The National Renewable Energy Laboratory (Solar Energy Research Institute at that time) designed, built, and operated a 0.9-t/day prototype, downdraft biomass gasifier between 1980 and 1985 (Reed, Levie, and Markson, 1984; Schiefelbein, 1985; Babu and Bain, 1991). In 1985, Syn-Gas, Inc., scaled this process to a 22-t/day plant to develop the concept for the commercial produc­tion of methanol. Feedstocks included wood chips, urban wood waste, and densified RDF. Tests in the 22-t/day plant at 870 to 930°C with cedar wood feedstock and oxygen gave 87 to 91% carbon conversions and dry gas analyses of 39 to 45 mol % carbon monoxide, 24 to 30 mol % carbon dioxide, 5 to 6 mol % methane, and 21 to 22 mol % hydrogen; the remainder was C2-C3 hydrocarbons. The product gas had a lower heating value (wet) of 8.3 to 9.8 MJ/m3 (n).

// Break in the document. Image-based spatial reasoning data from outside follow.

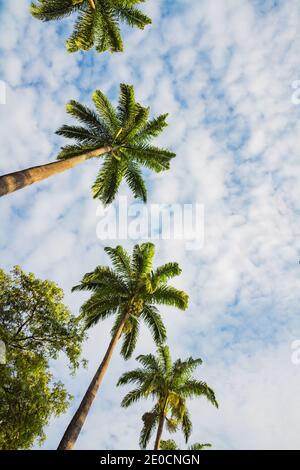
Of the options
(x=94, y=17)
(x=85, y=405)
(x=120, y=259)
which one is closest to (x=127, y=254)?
(x=120, y=259)

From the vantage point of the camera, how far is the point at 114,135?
2031 cm

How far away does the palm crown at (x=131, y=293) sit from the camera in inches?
802

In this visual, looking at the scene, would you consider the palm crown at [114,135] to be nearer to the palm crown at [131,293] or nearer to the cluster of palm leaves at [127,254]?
the cluster of palm leaves at [127,254]

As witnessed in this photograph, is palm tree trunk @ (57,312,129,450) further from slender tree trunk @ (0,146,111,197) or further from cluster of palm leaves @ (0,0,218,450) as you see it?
slender tree trunk @ (0,146,111,197)

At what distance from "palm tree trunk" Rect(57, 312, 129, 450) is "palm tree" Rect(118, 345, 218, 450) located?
605cm

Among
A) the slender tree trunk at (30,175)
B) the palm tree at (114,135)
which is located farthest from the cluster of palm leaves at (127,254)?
the slender tree trunk at (30,175)

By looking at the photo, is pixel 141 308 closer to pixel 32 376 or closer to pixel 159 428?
pixel 32 376

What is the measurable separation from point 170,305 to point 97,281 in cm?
456

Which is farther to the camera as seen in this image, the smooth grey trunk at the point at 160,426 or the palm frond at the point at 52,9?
the smooth grey trunk at the point at 160,426

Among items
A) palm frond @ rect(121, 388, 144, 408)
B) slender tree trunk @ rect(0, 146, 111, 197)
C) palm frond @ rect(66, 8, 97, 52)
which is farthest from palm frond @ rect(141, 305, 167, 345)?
palm frond @ rect(66, 8, 97, 52)

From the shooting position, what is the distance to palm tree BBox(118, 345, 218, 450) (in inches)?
901

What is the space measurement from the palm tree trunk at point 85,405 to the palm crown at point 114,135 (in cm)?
906
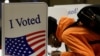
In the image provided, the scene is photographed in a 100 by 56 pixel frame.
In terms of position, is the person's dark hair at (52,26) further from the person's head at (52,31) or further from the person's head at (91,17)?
the person's head at (91,17)

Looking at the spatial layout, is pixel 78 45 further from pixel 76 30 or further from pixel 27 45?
pixel 27 45

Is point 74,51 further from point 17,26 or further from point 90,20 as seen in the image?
point 17,26

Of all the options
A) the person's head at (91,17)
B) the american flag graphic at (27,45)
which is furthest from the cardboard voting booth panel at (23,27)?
the person's head at (91,17)

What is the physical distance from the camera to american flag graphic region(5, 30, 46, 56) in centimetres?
76

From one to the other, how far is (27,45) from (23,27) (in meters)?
0.07

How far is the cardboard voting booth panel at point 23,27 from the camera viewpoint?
743 millimetres

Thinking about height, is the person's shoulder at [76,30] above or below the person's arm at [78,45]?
above

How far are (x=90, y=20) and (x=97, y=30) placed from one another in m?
0.06

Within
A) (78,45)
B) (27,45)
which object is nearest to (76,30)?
(78,45)

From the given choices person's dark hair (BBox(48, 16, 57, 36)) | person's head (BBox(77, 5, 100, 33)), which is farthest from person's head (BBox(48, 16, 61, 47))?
person's head (BBox(77, 5, 100, 33))

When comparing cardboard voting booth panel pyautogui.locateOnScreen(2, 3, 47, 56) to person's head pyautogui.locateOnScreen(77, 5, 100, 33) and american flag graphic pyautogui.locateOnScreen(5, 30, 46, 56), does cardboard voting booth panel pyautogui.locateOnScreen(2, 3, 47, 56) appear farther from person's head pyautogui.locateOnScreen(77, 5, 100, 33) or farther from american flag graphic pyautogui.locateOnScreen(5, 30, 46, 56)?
person's head pyautogui.locateOnScreen(77, 5, 100, 33)

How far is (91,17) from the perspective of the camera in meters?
0.79

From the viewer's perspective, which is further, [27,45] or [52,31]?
[52,31]

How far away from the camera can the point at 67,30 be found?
0.82 meters
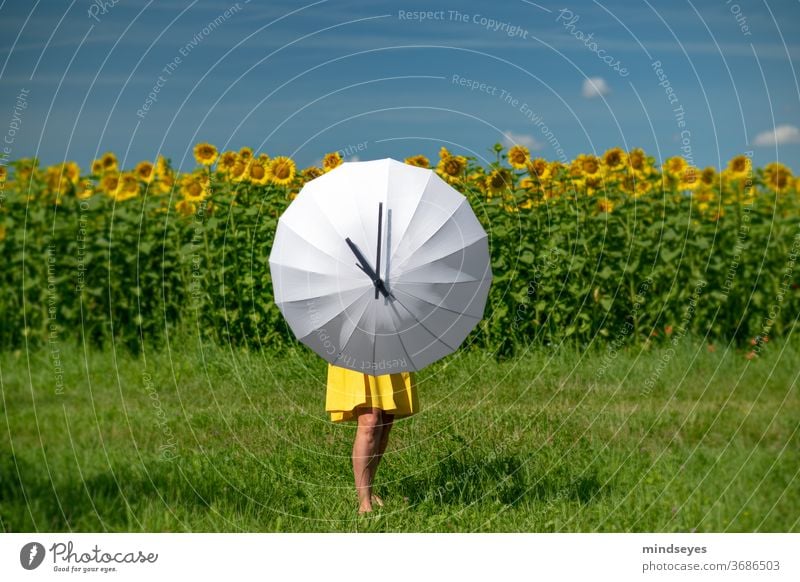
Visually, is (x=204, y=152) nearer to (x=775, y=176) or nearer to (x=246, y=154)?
(x=246, y=154)

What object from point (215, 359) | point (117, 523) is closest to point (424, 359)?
point (117, 523)

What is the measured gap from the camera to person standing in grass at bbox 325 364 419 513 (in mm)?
5176

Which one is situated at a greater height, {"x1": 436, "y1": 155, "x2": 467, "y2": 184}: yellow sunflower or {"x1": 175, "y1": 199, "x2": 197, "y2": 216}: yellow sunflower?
{"x1": 436, "y1": 155, "x2": 467, "y2": 184}: yellow sunflower

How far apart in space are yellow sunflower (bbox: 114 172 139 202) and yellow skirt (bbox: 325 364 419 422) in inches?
174

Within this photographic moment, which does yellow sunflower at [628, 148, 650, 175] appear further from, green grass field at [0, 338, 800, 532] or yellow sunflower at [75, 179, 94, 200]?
yellow sunflower at [75, 179, 94, 200]

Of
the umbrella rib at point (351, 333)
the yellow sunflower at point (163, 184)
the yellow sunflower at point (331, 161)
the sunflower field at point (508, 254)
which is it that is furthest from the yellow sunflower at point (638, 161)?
the umbrella rib at point (351, 333)

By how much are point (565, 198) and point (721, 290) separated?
153 centimetres

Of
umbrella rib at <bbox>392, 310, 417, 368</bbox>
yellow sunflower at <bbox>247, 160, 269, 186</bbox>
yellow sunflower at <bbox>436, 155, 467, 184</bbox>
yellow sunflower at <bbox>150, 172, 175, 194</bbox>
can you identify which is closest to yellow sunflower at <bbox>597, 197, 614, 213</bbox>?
yellow sunflower at <bbox>436, 155, 467, 184</bbox>

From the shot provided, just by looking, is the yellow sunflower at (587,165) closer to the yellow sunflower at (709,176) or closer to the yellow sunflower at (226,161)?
the yellow sunflower at (709,176)

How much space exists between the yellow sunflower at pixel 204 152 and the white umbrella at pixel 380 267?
4.19 meters

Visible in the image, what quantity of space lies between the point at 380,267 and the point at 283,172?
13.4 feet

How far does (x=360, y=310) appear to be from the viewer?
15.1 feet

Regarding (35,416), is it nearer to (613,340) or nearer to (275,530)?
(275,530)

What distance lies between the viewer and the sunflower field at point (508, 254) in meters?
8.41
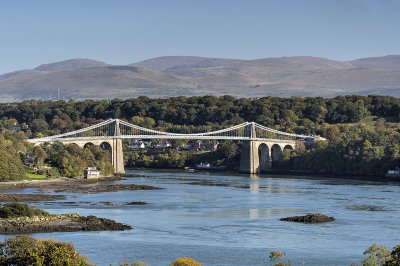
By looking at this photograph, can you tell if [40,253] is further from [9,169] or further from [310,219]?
[9,169]

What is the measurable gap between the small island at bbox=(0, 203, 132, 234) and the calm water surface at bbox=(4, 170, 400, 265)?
3.16 ft

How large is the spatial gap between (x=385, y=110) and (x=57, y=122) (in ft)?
134

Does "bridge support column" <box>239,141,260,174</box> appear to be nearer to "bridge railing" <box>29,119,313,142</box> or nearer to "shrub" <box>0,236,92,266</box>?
"bridge railing" <box>29,119,313,142</box>

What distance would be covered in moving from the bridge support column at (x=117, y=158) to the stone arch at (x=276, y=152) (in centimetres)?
1838

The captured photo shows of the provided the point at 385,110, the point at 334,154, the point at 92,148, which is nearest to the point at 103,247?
the point at 92,148

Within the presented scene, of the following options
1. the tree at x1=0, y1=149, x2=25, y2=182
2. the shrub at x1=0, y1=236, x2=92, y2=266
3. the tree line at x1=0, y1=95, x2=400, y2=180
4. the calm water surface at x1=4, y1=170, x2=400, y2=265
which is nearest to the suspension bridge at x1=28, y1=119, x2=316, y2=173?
the tree line at x1=0, y1=95, x2=400, y2=180

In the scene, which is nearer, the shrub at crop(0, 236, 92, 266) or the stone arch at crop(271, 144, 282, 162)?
the shrub at crop(0, 236, 92, 266)

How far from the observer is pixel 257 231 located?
108ft

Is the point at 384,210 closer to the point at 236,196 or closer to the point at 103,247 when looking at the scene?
the point at 236,196

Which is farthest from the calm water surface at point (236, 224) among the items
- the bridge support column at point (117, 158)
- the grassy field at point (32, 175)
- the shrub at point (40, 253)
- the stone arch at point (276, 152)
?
the stone arch at point (276, 152)

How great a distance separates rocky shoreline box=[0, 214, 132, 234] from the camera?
3060cm

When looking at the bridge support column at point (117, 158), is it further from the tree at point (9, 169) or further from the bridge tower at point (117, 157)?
the tree at point (9, 169)

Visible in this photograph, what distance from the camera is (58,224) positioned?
105 ft

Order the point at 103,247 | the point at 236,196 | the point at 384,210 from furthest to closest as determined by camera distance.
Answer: the point at 236,196 < the point at 384,210 < the point at 103,247
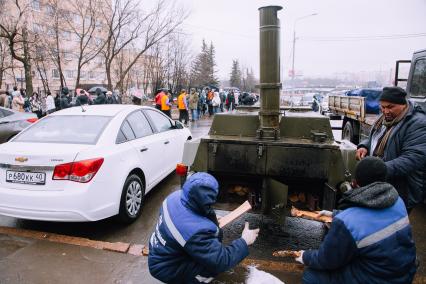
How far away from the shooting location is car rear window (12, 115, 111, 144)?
4.31 metres

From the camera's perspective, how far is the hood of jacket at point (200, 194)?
2008 mm

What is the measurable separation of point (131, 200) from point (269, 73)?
94.4 inches

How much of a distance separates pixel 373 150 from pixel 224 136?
1753 millimetres

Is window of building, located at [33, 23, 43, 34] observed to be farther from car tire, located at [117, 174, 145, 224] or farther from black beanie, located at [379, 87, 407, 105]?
black beanie, located at [379, 87, 407, 105]

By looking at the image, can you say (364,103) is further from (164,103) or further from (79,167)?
(164,103)

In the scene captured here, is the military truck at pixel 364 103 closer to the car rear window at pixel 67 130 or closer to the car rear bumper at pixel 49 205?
the car rear window at pixel 67 130

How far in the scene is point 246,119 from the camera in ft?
14.4

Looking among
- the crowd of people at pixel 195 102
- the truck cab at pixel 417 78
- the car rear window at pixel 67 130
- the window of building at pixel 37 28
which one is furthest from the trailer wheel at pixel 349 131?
the window of building at pixel 37 28

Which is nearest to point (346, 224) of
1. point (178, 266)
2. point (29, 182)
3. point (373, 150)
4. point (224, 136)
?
point (178, 266)

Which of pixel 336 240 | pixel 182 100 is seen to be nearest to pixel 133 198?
pixel 336 240

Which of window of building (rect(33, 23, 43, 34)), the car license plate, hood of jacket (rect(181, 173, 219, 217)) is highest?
window of building (rect(33, 23, 43, 34))

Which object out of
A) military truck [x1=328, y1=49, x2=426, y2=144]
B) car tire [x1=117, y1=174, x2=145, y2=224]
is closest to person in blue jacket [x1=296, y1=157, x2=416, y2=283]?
car tire [x1=117, y1=174, x2=145, y2=224]

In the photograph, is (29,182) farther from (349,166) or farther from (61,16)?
(61,16)

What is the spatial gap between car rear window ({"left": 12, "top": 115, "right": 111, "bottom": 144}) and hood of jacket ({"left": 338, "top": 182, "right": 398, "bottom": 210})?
3.21m
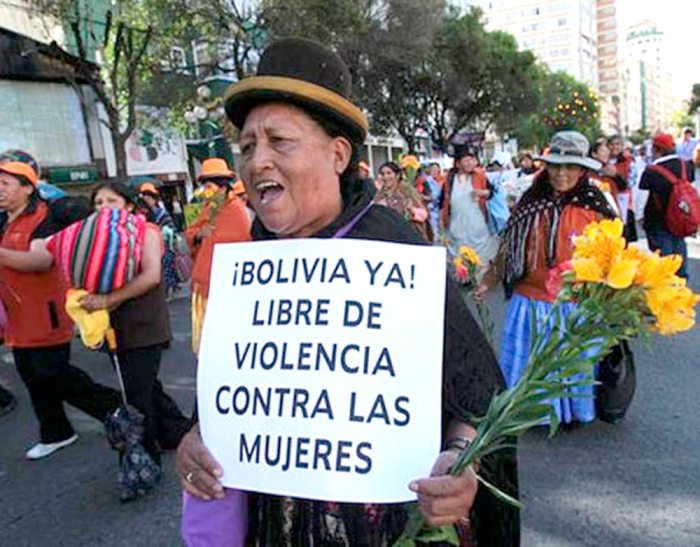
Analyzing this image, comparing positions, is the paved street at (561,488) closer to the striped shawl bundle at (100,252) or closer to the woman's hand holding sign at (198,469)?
the striped shawl bundle at (100,252)

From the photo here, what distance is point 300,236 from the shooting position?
56.1 inches

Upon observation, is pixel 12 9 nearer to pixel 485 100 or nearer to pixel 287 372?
pixel 287 372

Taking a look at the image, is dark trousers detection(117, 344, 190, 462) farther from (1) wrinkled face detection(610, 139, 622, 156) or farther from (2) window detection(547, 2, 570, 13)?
(2) window detection(547, 2, 570, 13)

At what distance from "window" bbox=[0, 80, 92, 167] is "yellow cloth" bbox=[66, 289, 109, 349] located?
587 inches

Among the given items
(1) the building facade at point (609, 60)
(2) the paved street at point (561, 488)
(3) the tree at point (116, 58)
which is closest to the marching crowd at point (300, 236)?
(2) the paved street at point (561, 488)

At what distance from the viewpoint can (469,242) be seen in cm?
729

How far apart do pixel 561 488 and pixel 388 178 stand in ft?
14.3

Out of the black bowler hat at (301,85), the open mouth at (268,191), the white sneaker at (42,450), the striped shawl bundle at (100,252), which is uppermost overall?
the black bowler hat at (301,85)

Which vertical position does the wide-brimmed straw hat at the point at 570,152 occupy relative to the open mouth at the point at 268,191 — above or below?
above

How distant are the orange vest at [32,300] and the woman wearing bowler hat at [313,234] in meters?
2.82

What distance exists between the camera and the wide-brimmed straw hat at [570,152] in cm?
368

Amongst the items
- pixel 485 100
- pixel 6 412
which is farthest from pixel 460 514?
pixel 485 100

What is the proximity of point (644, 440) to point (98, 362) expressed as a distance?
489cm

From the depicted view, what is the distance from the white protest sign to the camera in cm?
117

Directly Heated, High-Temperature, Steam-Oxygen Fluid-Bed Gasification

The Rheinbraun High-Temperature Winkler process is an outgrowth of the successful operation of two atmospheric Winkler gasifiers operated on lig­nite feedstocks in Germany from 1956 to 1964 with a combined capacity of 34,000 m3/h of synthesis gas, and subsequent operation of a 1.3-t/h pilot plant beginning in 1978 (Schrader et ah, 1984). The process was developed by Rheinische Braunkohlenwerke AG and consists of gasification in a pressurized fluid-bed system supplied with oxygen and steam. Operating pressures and temperatures range up to 1013 kPa and 1100°C. The operating results with lignite at 1013 kPa and 1000°C, and oxygen and steam at 0.36 m3 (n)/kg and 0.41 kg/kg of dry lignite, gave 96% carbon conversion and a combined hydrogen-carbon monoxide yield of 1406 m3 (n)/t. At this steam-to-lignite ratio and an exit gas temperature of 900°C, the raw gas contained about 2 mol % methane. These tests provided the information and data needed to construct a demonstration plant to produce 300 million m3 (n)/year of synthesis gas for methanol synthesis at Rheinbraun’s facility. Feedstock tests were con­ducted for customers worldwide with wood, peat, lignite, and coal feedstocks. Rheinbraun reported that each of these feedstocks is suitable for gasification by their process. Wood, especially, can be converted at high reactor through­put rates.